Holst et al. demonstrated that derivatization by dimethylamidation and subsequent amidation of FFPE tissues did not require antigen retrieval.24 Thus, we examined the effect of the derivatization reagent on epitope unmasking. In our analysis, we found that antigen retrieval was essential to unmask the cross-linking and provide access to the deglycosidase to uniformly release N-glycans across tissue sections. This observed difference from the Holst et al. method could be due to the extended incubation time at high temperature (3 h at 60 °C) that unmasks FFPE cross-linking.
Comparison of Native and Derivatized Glycan Imaging Spectra
In order to evaluate the effect of the methylamidation on global glycans detected from FFPE tissue sections, we compared the N-glycan profile obtained by MALDI-MSI of native and derivatized glycans after complete derivatization of α2,3- and α2,6-linked sialic acids in positive-ion mode (Figure 3). Consecutive serous ovarian cancer from omentum FFPE tissue sections (labeled OC1) were imaged at 50 μm spatial resolution.
Figure 3.
Comparison of representative single-pixel mass spectrum of (A) native N-glycans and (B) derivatized N-glycans in the mass range of m/z 920 to m/z 3350 from the consecutive serous ovarian cancer FFPE tissue section. Monoisotopic glycan masses were measured in the positive ion reflectron mode as (M+Na) adducts at 50 μm spatial resolution (46 μm raster). (C) Number of glycans observed in relation to native versus derivatization in the OC1 serous ovarian cancer FFPE tissue section. (D) Number of glycans observed in relation to native versus derivatization in the OC2 serous ovarian cancer FFPE tissue section. An overview of all different N-glycans detected in both derivatized and nonderivatized tissue sections is reported in Table S1.
The masses m/z 1663.5 (Hex5HexNAc4) and m/z 1809.6 (Hex5HexNAc4dHex1) were the highest intensity peaks detected in the native spectra corresponding to non sialylated glycans (Figure 3A) while the sialylated glycans were either not detected or barely detected as monosialylated species in the native tissue section. In contrast, some of the derivatized sialylated N-glycans (m/z 1967.7, m/z 2113.7, m/z 2271.8, and m/z 2478.8) are among the relatively abundant glycans detected after methylamidation (Figure 3B). This indicates that the peak intensity of the neutral N-glycans were biased due to the loss of sialylated species. Di- and trisialylated N-glycans comprising other biologically relevant glycan motifs such as Lewis fucosylation, bisecting, and branched structures are observed which are otherwise lost without derivatization (Figure 3). The spatial localization of all the detected glycan species from tissue OC1 are shown in Figure S6.

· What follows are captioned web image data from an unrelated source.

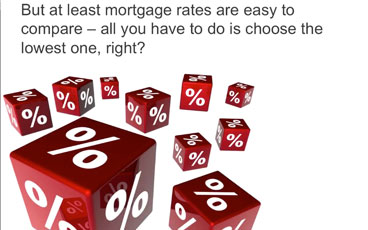Mortgage Rates Are Not Created Equal
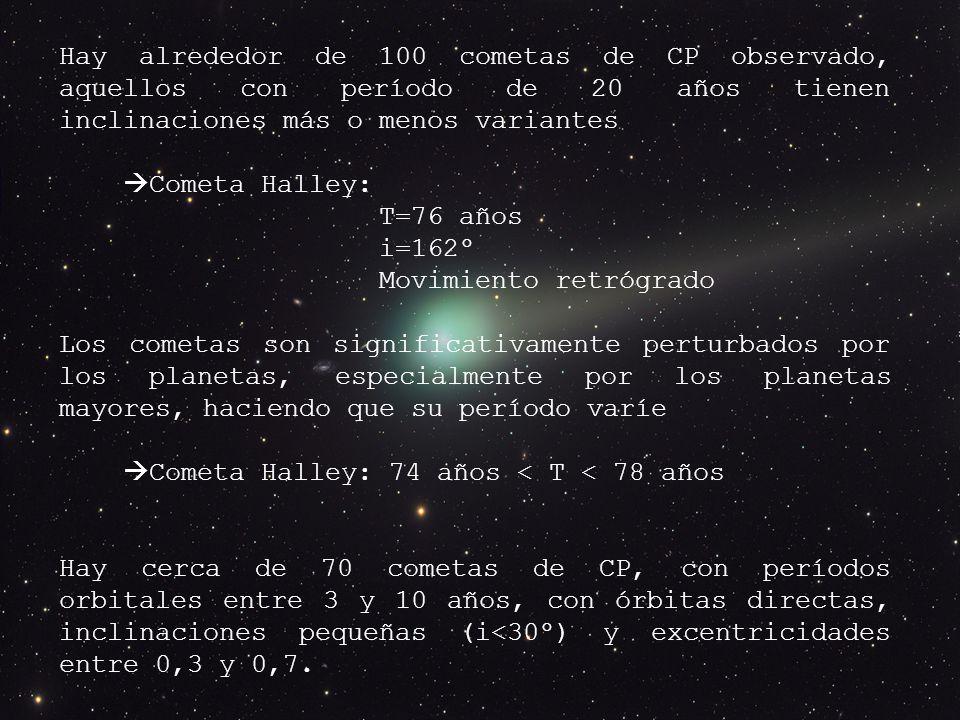 Hay alrededor de 100 cometas de CP observado, aquellos con período de 20 años tienen inclinaciones más o menos variantes Cometa Halley: T=76 años i=162º Movimiento retrógrado Los cometas son significativamente perturbados por los planetas, especialmente por los planetas mayores, haciendo que su período varíe Cometa Halley: 74 años < T < 78 años Hay cerca de 70 cometas de CP, con períodos orbitales entre 3 y 10 años, con órbitas directas, inclinaciones pequeñas (i<30º) y excentricidades entre 0,3 y 0,7.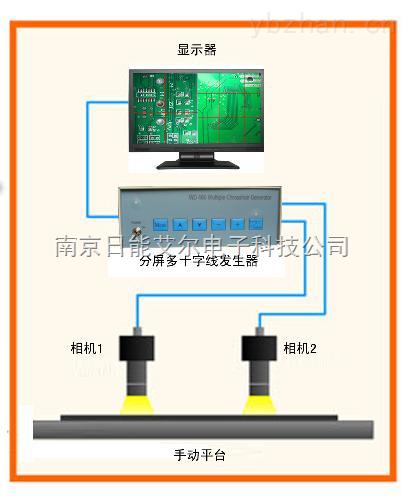 WD480二画面显示VGA 接口多十字线发生器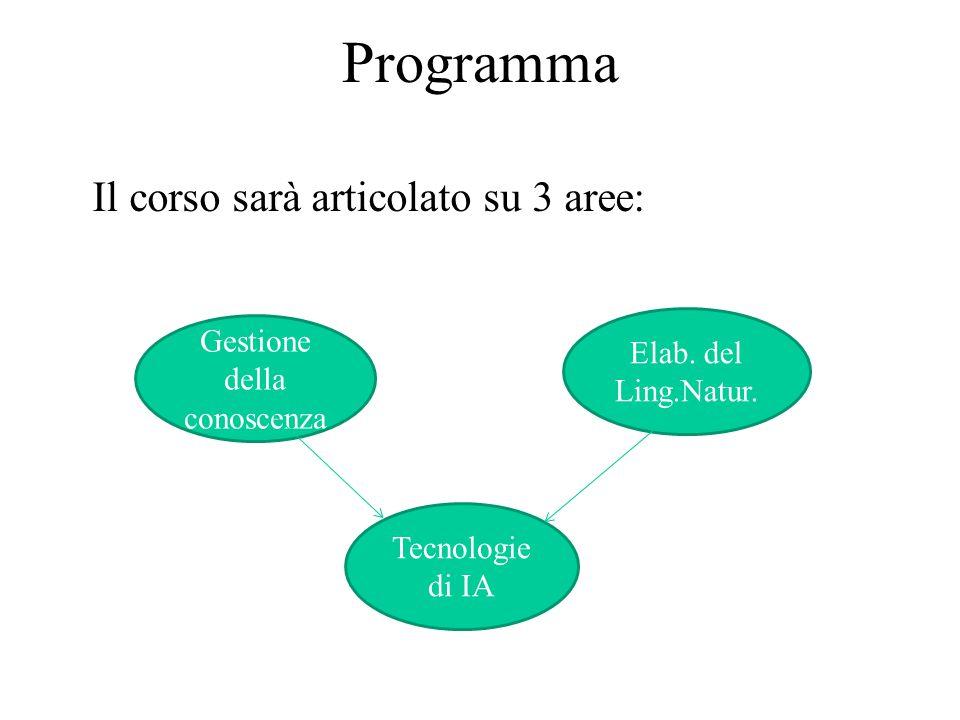 Programma Il corso sarà articolato su 3 aree: Tecnologie di IA Gestione della conoscenza Elab.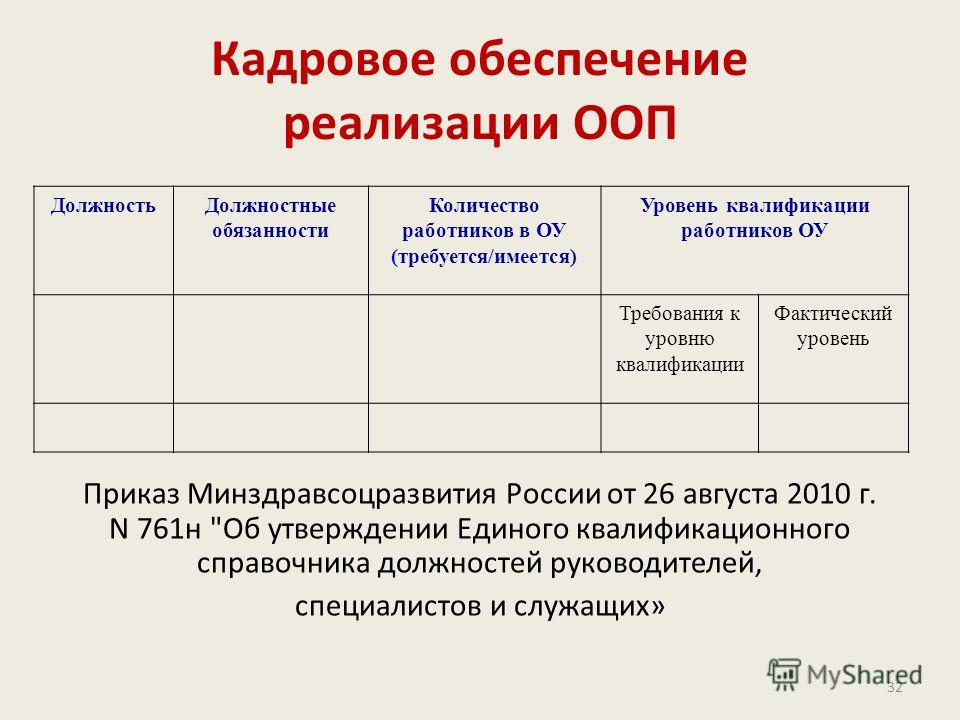 Кадровое обеспечение реализации ООП Приказ Mинздравсоцразвития России от 26 августа 2010 г. N 761н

We observed a significant increase in the number of glycans detected, especially in the higher mass range of the MALDI-MSI spectra after derivatization. The increased detection of higher glycan masses is due to the effect of an increase in sialylated glycans, while the number of neutral glycans detected marginally changed. In total, 68 N-glycan species were detected after in situ derivatization compared to 48 glycans without methylamidation for this particular FFPE tissue section (Table S1, Figure 3C). Only 4 sialylated structures were detected in the nonderivatized tissue section compared to 24 sialylated structures detected in the derivatized tissue section (Figure 3C).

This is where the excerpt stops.